» Task instructions: Nothing but the lines from the one with "What is the distance from" to the final line should be returned, each exactly as it appears.

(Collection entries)
******************************

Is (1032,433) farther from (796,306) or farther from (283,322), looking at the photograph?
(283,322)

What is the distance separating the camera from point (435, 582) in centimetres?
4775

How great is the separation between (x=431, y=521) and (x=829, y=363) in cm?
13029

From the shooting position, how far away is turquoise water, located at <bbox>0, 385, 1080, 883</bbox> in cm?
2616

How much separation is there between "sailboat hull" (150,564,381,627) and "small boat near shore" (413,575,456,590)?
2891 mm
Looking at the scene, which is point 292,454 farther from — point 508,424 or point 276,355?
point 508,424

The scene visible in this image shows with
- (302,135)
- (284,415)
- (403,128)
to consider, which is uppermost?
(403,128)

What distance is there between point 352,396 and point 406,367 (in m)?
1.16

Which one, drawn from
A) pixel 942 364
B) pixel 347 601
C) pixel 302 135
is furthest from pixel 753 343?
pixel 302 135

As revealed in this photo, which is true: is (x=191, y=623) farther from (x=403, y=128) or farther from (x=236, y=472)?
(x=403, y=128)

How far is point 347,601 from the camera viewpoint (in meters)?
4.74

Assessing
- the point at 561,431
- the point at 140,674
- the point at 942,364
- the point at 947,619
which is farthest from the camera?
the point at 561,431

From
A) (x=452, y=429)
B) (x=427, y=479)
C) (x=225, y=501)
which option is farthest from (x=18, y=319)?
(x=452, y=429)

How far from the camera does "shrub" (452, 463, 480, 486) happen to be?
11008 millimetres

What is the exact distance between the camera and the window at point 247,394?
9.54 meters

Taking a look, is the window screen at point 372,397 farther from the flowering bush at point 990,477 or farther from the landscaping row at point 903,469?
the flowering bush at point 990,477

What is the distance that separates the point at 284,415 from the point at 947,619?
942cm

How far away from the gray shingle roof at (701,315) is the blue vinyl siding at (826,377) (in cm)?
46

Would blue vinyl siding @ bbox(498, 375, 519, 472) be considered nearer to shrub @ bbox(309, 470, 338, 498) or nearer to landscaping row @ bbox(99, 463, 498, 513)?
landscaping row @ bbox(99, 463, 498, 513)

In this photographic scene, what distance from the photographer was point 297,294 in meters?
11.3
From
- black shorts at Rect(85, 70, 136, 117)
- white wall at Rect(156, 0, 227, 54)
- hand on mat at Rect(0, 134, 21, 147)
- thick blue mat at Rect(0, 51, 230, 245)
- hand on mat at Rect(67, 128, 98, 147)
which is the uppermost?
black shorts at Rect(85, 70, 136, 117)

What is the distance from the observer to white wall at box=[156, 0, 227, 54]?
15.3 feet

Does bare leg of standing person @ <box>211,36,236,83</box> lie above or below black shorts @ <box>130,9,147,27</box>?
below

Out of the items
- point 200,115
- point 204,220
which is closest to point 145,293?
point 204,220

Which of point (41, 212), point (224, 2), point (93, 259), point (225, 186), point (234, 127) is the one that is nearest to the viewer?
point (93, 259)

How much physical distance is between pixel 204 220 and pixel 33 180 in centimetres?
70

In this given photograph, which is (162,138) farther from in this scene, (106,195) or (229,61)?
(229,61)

******************************

» Completed exercise:
What is the distance from the observer to white wall at box=[156, 0, 227, 54]?
15.3 feet

Does bare leg of standing person @ <box>211,36,236,83</box> lie above or below black shorts @ <box>130,9,147,27</box>?
below

Out of the items
- point 200,115
- point 204,220
which is closest to point 145,293?
point 204,220

Which of point (41, 212), point (224, 2), point (93, 259), point (225, 186), point (234, 127) is the one that is nearest to the viewer?
point (93, 259)

How much physical distance is between pixel 204 220 and pixel 33 180 in centimetres?
70

In this given photograph, which is (162,138) farther from in this scene, (106,195) or (229,61)?
(229,61)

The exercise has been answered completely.